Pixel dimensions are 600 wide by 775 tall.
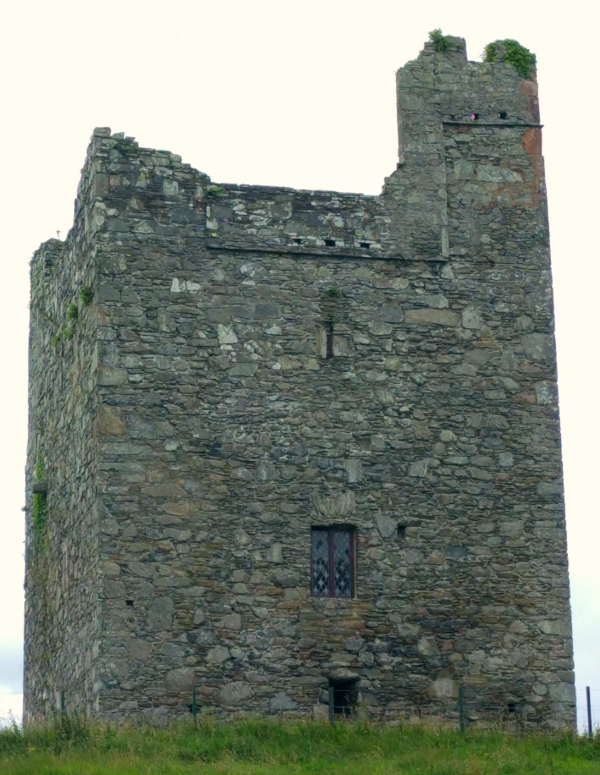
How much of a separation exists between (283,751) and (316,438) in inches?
178

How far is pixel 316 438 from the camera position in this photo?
933 inches

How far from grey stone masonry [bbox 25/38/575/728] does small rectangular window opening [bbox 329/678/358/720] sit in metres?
0.12

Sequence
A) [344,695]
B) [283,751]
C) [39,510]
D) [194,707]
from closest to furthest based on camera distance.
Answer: [283,751] → [194,707] → [344,695] → [39,510]

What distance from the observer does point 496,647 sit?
23.6m

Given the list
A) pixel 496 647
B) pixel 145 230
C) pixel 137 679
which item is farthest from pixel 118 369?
pixel 496 647

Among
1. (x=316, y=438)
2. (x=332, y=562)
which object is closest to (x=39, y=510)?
(x=316, y=438)

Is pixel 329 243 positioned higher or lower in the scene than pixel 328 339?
higher

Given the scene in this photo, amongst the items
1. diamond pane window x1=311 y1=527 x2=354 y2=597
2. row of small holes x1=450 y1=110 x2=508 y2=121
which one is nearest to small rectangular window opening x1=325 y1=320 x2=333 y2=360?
diamond pane window x1=311 y1=527 x2=354 y2=597

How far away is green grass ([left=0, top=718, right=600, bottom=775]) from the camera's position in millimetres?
19922

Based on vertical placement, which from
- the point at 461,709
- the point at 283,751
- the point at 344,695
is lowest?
the point at 283,751

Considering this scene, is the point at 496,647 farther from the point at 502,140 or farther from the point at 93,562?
the point at 502,140

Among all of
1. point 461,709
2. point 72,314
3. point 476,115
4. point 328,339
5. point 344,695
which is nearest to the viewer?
point 461,709

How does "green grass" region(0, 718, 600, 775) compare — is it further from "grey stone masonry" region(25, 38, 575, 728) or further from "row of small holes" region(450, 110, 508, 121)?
"row of small holes" region(450, 110, 508, 121)

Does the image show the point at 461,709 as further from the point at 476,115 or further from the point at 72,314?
the point at 476,115
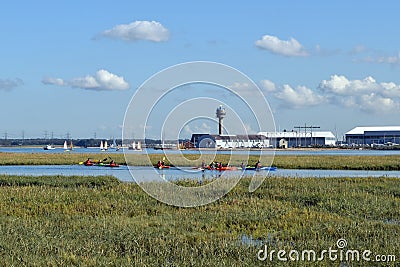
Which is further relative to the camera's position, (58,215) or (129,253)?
(58,215)

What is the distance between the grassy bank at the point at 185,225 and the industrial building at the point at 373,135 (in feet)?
448

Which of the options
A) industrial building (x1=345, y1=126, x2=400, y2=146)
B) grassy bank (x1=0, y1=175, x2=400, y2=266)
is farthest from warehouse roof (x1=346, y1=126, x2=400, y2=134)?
grassy bank (x1=0, y1=175, x2=400, y2=266)

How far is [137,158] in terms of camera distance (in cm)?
6156

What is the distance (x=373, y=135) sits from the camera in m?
163

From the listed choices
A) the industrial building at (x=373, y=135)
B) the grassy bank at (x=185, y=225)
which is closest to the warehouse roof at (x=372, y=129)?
the industrial building at (x=373, y=135)

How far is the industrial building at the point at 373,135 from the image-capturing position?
160 meters

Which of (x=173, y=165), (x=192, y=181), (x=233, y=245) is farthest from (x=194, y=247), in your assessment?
(x=173, y=165)

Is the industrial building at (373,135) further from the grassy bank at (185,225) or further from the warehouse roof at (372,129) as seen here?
Answer: the grassy bank at (185,225)

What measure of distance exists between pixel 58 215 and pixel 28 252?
20.1 feet

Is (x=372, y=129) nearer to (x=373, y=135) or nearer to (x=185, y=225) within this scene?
(x=373, y=135)

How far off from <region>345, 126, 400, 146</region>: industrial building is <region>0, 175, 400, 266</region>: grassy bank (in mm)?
136621

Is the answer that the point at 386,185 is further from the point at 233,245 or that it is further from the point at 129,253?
the point at 129,253

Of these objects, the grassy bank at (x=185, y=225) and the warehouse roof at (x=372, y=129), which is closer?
the grassy bank at (x=185, y=225)

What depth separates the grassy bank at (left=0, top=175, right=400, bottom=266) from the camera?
14953 mm
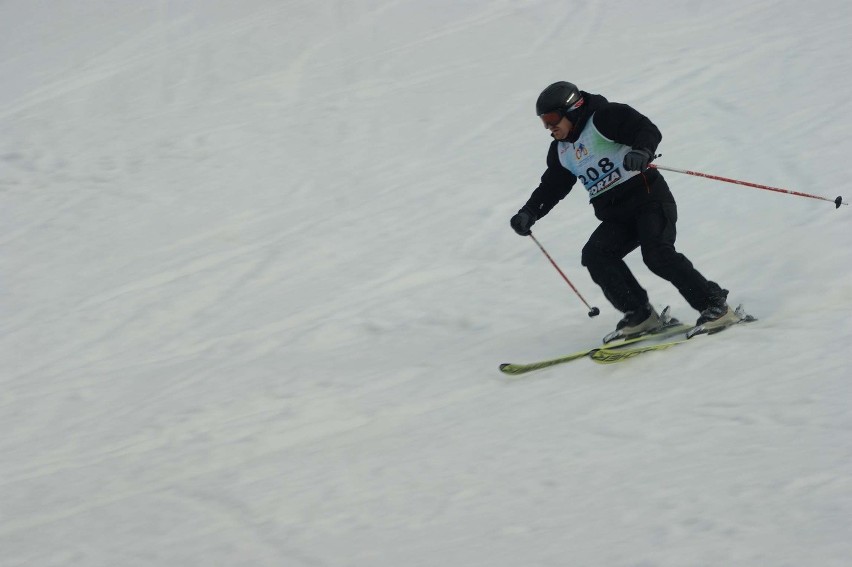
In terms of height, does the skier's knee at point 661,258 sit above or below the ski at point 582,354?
above

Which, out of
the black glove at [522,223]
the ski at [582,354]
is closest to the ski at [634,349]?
the ski at [582,354]

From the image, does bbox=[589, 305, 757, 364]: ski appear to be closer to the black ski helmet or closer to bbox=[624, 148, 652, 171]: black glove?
bbox=[624, 148, 652, 171]: black glove

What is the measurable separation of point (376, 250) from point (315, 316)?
5.49ft

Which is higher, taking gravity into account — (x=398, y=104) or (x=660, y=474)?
(x=398, y=104)

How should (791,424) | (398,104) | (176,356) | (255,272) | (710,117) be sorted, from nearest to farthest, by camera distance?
(791,424) → (176,356) → (255,272) → (710,117) → (398,104)

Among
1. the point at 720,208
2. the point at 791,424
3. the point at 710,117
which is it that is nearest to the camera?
the point at 791,424

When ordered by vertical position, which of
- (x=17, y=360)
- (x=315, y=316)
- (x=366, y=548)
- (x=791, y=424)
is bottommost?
(x=791, y=424)

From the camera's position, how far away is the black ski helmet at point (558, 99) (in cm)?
618

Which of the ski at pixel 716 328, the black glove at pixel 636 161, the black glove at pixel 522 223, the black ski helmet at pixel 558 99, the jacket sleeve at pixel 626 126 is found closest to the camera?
the black glove at pixel 636 161

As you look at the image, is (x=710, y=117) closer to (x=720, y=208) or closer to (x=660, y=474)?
(x=720, y=208)

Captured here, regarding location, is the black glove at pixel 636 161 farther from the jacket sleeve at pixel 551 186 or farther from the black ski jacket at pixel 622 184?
the jacket sleeve at pixel 551 186

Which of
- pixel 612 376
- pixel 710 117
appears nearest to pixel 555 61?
pixel 710 117

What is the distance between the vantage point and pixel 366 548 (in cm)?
444

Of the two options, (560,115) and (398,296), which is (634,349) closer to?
(560,115)
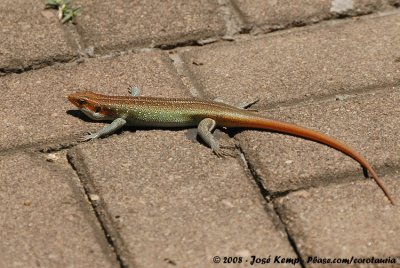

■ **TASK TO CARRY OUT**
Output the stretch of the material above, from the line containing "As you look" through the end, as a Markdown table with columns Row and Entry, one numbered line per row, omitting blank lines and pictures.

■ **FINISHED TASK**
| Row | Entry |
|---|---|
| 1 | As you look at the image, is (x=710, y=117) closer to (x=720, y=208) or closer to (x=660, y=474)? |
| 2 | (x=720, y=208) |
| 3 | Captured here, regarding location, is the black glove at pixel 636 161 farther from the jacket sleeve at pixel 551 186 or farther from the black ski jacket at pixel 622 184? |
| 4 | the jacket sleeve at pixel 551 186 |
| 5 | Which of |
| 6 | - pixel 612 376 |
| 7 | - pixel 710 117 |
| 8 | appears nearest to pixel 555 61? |
| 9 | pixel 710 117 |
| 10 | What is the distance between the vantage point and pixel 366 548 (in cm)? |
| 11 | 444 |
| 12 | Of the two options, (560,115) and (398,296), which is (634,349) closer to? |
| 13 | (560,115) |